TASK DESCRIPTION -> Transcribe the listing below only from the line with "Рейки анегри толщиной 0,5мм (50шт)" up to and including the line with "Toyota IQ - Destinat".

EXERCISE DATA ->
________

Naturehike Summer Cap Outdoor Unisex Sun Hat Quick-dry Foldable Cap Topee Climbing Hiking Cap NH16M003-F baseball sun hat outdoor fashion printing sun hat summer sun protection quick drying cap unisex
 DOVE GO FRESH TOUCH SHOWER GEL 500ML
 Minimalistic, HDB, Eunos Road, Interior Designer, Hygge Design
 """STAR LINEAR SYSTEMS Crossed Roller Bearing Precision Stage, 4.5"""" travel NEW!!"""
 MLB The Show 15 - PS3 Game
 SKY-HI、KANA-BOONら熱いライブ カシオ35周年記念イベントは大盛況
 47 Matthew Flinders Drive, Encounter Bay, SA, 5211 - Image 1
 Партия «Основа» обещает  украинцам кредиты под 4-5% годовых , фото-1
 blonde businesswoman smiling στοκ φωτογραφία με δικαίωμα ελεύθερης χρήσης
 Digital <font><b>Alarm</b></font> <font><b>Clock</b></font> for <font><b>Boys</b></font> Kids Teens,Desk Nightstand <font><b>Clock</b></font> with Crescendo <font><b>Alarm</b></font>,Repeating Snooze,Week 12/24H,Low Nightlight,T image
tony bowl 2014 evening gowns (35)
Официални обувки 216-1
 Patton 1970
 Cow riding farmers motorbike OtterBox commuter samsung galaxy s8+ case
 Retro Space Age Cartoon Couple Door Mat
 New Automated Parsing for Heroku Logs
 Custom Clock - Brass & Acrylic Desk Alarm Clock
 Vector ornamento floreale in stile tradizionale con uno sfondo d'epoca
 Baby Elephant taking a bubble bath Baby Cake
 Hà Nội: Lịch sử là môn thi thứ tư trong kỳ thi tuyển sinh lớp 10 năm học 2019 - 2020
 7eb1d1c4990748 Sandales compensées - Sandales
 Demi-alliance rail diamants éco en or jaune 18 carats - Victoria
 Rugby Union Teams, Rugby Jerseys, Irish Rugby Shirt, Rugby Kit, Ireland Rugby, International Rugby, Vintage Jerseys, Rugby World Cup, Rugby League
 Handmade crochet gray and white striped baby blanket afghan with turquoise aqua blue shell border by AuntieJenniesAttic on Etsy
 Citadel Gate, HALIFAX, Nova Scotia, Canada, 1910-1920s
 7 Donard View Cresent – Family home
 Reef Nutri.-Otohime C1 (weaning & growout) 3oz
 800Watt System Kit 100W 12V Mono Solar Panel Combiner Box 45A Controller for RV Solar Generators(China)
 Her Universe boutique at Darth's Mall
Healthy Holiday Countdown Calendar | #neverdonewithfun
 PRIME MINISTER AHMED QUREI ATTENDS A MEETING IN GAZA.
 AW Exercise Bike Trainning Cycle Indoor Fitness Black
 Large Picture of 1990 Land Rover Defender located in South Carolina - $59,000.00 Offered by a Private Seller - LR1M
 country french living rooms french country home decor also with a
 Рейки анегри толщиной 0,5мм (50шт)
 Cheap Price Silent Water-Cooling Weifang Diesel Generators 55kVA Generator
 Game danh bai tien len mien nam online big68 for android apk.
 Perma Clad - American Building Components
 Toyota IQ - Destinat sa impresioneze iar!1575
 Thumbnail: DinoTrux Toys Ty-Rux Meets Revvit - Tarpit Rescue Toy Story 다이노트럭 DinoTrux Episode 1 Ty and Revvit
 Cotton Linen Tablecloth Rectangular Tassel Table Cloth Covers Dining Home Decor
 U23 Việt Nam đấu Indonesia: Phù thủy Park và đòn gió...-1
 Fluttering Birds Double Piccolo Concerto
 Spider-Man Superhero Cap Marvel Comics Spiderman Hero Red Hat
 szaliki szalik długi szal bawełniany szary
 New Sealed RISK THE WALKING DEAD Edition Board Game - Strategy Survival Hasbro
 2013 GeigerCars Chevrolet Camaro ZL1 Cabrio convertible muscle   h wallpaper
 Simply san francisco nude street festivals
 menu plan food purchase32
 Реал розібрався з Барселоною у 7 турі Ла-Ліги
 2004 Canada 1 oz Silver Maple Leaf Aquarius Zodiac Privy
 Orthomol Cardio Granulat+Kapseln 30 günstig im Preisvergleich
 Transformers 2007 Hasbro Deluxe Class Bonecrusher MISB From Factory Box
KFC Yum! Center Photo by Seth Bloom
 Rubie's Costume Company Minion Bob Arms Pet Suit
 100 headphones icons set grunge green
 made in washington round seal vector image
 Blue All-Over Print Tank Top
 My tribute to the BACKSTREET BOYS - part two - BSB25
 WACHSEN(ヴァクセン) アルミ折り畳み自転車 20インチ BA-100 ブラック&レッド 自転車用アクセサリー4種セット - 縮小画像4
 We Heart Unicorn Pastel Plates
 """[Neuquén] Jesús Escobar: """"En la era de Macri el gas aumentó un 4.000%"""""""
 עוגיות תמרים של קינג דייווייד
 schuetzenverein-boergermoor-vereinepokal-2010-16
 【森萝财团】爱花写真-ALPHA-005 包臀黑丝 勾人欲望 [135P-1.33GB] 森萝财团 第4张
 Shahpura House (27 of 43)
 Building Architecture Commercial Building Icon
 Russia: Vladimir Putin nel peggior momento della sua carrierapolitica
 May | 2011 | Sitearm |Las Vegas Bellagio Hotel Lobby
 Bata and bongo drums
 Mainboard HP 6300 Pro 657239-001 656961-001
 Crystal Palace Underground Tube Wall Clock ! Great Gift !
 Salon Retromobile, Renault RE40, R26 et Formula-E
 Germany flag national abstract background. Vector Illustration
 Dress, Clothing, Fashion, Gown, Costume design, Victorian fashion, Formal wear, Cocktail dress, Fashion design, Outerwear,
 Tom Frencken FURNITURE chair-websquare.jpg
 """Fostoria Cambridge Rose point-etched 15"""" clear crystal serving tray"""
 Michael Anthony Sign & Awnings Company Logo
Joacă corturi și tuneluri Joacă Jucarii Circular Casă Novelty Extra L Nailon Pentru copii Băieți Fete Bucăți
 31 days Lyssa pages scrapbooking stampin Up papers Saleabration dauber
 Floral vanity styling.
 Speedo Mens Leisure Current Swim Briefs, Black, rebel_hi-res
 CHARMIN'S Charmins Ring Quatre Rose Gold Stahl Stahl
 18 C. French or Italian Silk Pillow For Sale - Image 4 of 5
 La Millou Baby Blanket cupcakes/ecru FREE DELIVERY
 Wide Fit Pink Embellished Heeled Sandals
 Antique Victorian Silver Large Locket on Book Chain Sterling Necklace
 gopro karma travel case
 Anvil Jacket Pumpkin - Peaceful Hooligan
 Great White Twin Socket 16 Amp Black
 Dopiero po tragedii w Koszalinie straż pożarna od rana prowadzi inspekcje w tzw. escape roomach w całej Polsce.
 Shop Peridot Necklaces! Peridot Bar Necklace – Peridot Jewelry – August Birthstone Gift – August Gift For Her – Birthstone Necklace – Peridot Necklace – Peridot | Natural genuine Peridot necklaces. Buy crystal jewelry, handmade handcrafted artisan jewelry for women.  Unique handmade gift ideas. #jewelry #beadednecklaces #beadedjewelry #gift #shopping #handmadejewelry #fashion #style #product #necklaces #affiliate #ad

________

RESPONSE FOR THIS EXERCISE ->
 Рейки анегри толщиной 0,5мм (50шт)
 Cheap Price Silent Water-Cooling Weifang Diesel Generators 55kVA Generator
 Game danh bai tien len mien nam online big68 for android apk.
 Perma Clad - American Building Components
 Toyota IQ - Destinat sa impresioneze iar!1575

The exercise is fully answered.